• TASK GOAL:
Decide whether each statement below agrees with the report on the faked attack in Paris, answering yes or no and quoting the words of the report that settle it. (a) The woman who reported the attack was Jewish. (b) She eventually admitted drawing the swastikas herself. (c) A government announcement said attacks against Jews in the first six months of 2004 outnumbered those for all of 2003.

• SOURCE PASSAGE:

PARIS — After what seemed a rabid antisemitic attack that grabbed headlines and prompted condemnation from all corners turned out to be a hoax, Jewish advocates are expressing concern that both the French government and the press will tone down their condemnations of antisemitism.

Roger Cukierman, the head of CRIF, the umbrella organization representing French Jews, told the JTA that he “regretted that French citizens had been tricked,” adding that the incident had hurt the fight against antisemitism. In recent months, several incidents initially portrayed as antisemitic attacks have turned out to be more complex, fueling criticism from Muslim groups about Jewish paranoia and Islamophobia, and feeding a growing indifference of the general public.

On Tuesday, a 23-year-old non-Jewish woman admitted to the police that she had fabricated her account of an antisemitic attack on her by four North Africans and two Blacks last Friday.

French President Jacques Chirac, who initially expressed his “horror,” called for sanctions against the woman and added that such a manipulation was the consequence of a “bad climate” that has developed in the country.

Coming the day after Chirac delivered a major speech asking French citizens to fight intolerance, and a government announcement that the number of attacks against Jews in the first six months of 2004 surpassed the total number for 2003, the reports of the attack sent shock waves through the country.

The woman told the police that six men armed with knives had attacked her after discovering information on her identity card that led them to believe, erroneously, that she was Jewish. According to her police complaint, the attackers scrawled three swastikas on her stomach with a black marker pen and then overturned a carriage containing her 13-month-old baby.

But it soon surfaced that the woman had a history of making false police complaints, and eventually she admitted she had drawn the swastikas herself.

On Tuesday, the Movement Against Racism and for Friendship Between Peoples — an organization that traditionally has had sour relations with the organized Jewish community — blasted “irresponsible statements used by people who profited from this fabrication.”

Cukierman, however, argued: “If this was believed, it’s because the climate permits it.”

(Short descriptive captions)
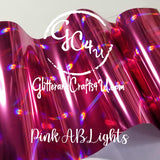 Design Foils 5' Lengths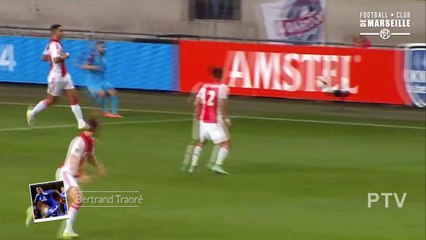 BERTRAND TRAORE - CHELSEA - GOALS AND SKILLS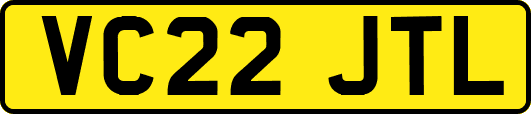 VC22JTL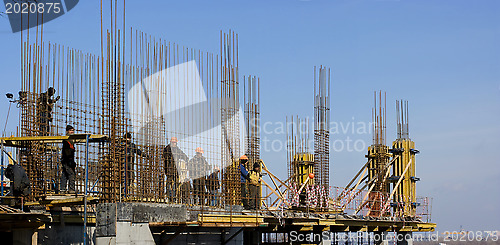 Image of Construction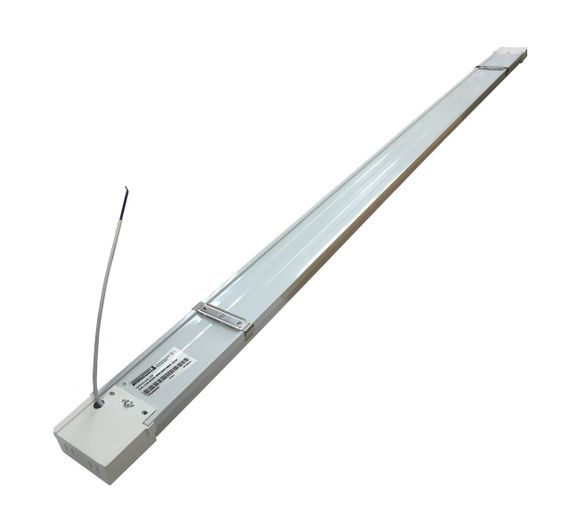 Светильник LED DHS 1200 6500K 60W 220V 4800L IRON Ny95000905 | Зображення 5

• ANSWER SPACE:
(a) No: "a 23-year-old non-Jewish woman"
(b) Yes: "eventually she admitted she had drawn the swastikas herself"
(c) Yes: "the number of attacks against Jews in the first six months of 2004 surpassed the total number for 2003"